ROWS:
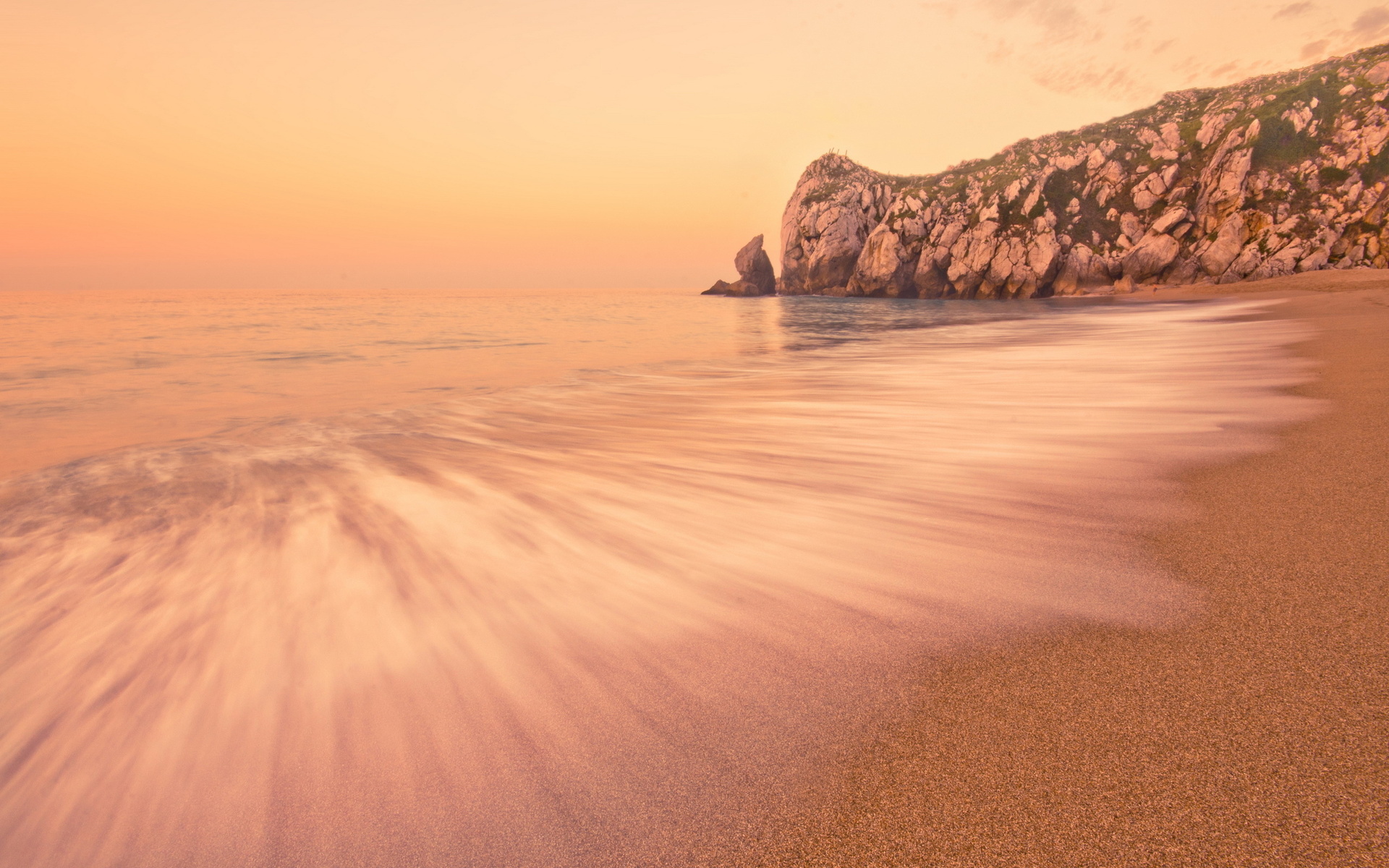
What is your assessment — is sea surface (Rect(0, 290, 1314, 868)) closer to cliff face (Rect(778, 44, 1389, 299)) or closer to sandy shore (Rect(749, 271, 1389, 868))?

* * *

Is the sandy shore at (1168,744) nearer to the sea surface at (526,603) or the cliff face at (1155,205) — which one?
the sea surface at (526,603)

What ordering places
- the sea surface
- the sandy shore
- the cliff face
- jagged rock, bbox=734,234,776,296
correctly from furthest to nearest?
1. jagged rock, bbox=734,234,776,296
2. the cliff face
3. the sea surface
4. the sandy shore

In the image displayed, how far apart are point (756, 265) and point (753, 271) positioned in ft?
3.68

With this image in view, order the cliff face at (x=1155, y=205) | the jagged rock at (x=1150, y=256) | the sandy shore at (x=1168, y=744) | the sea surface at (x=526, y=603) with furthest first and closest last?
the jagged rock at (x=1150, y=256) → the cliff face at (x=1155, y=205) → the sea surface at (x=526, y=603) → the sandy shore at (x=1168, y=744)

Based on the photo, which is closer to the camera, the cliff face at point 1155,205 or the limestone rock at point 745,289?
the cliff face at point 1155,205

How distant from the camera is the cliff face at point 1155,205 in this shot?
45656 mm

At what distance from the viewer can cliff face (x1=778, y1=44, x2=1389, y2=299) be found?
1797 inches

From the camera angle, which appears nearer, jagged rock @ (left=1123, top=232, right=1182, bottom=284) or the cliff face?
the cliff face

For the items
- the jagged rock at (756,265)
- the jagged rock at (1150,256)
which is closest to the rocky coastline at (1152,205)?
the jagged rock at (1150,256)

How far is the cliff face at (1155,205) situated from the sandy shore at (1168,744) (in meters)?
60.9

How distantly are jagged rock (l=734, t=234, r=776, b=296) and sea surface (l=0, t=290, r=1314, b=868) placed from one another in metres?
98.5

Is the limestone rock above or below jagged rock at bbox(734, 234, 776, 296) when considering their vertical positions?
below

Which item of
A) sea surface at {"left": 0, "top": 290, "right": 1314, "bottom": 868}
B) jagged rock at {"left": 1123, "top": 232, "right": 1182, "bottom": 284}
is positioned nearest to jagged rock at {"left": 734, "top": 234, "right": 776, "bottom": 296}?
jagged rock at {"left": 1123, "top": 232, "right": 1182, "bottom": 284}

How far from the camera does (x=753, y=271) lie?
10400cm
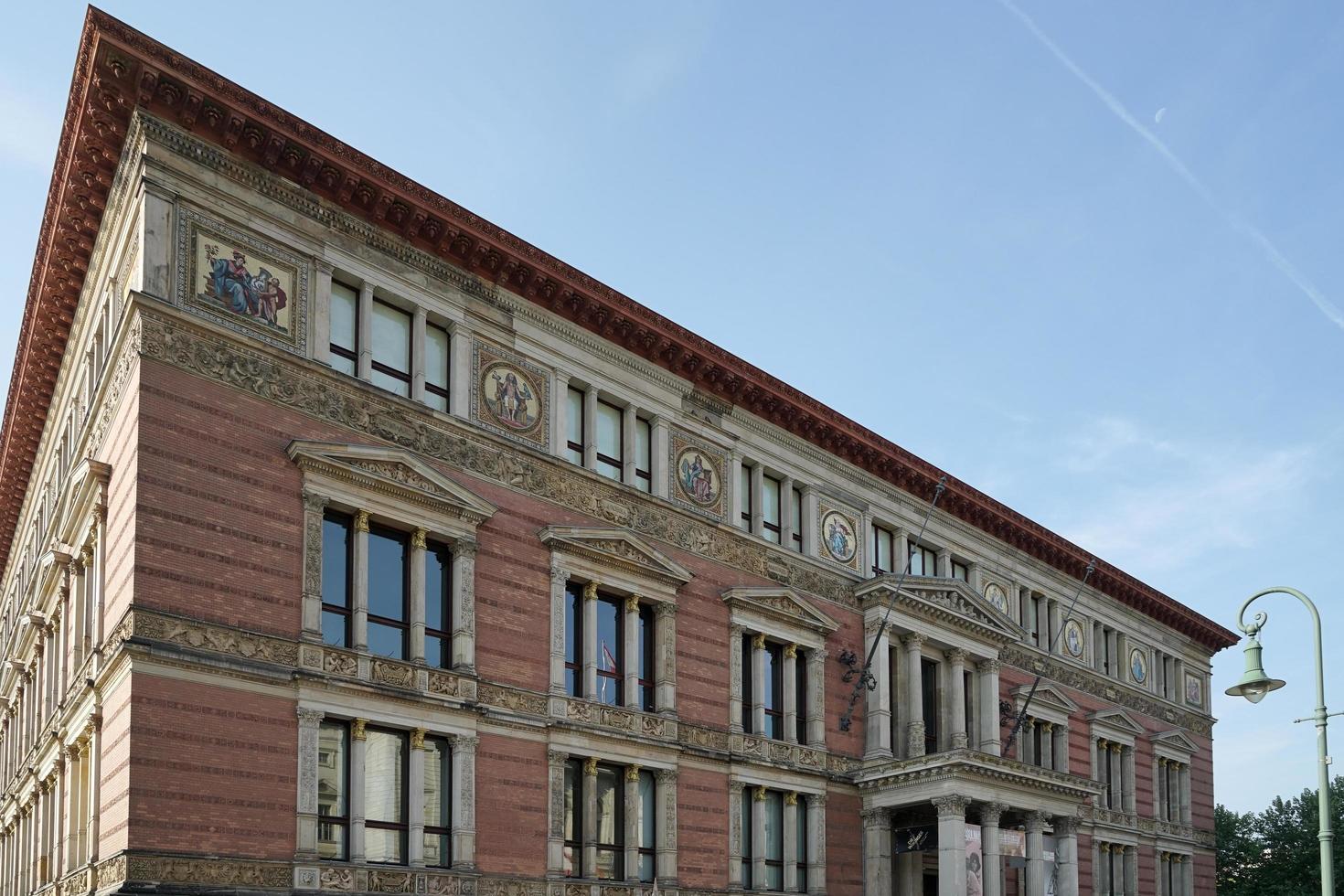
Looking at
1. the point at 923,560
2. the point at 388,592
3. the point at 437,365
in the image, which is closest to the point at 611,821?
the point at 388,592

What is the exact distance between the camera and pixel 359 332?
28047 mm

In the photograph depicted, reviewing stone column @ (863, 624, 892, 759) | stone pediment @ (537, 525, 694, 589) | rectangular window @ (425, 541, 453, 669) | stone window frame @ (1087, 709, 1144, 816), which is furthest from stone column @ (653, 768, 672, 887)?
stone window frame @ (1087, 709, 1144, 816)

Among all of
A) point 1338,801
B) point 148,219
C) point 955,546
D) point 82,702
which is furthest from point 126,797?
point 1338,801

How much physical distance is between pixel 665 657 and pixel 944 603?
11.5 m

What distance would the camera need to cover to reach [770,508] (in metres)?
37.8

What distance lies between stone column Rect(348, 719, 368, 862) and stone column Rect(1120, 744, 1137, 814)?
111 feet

---

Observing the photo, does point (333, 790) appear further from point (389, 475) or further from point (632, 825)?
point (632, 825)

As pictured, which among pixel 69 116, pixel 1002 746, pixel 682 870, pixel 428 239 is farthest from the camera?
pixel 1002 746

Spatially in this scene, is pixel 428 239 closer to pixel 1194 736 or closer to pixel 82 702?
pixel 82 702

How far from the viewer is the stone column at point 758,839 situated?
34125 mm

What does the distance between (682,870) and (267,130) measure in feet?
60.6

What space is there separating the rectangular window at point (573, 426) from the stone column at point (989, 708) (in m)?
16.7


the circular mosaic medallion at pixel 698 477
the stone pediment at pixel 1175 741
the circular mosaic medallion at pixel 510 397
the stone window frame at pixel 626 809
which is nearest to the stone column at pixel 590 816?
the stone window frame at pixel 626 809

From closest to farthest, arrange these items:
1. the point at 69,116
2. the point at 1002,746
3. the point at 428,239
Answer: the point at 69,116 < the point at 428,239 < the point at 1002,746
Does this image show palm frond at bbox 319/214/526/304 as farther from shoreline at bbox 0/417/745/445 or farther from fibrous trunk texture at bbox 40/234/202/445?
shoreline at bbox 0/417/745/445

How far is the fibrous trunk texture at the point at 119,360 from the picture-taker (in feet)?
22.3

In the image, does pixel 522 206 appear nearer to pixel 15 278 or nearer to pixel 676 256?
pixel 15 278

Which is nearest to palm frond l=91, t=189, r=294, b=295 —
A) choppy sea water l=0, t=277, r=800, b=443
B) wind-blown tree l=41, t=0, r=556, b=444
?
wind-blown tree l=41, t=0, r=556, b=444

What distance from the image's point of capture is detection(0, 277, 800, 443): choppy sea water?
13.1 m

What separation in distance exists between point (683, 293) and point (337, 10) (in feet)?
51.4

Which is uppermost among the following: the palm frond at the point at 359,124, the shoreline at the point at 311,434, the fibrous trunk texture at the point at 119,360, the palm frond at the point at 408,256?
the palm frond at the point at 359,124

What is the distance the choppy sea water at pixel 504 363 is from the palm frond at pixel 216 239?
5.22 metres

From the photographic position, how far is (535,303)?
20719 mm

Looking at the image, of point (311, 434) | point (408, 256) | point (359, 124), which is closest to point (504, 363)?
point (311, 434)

AIM OF THE TASK:
List every line from the rows above that contains the string "window". Case matters.

SOLUTION:
In the photograph depicted, reviewing stone column @ (863, 624, 892, 759) | stone pediment @ (537, 525, 694, 589) | rectangular window @ (425, 541, 453, 669) | stone window frame @ (1087, 709, 1144, 816), which is furthest from stone column @ (653, 768, 672, 887)?
stone window frame @ (1087, 709, 1144, 816)
What space is there separating the rectangular window at point (573, 426) from the stone column at point (989, 708) (in m)?
the stone window frame at pixel 626 809
the stone window frame at pixel 626 809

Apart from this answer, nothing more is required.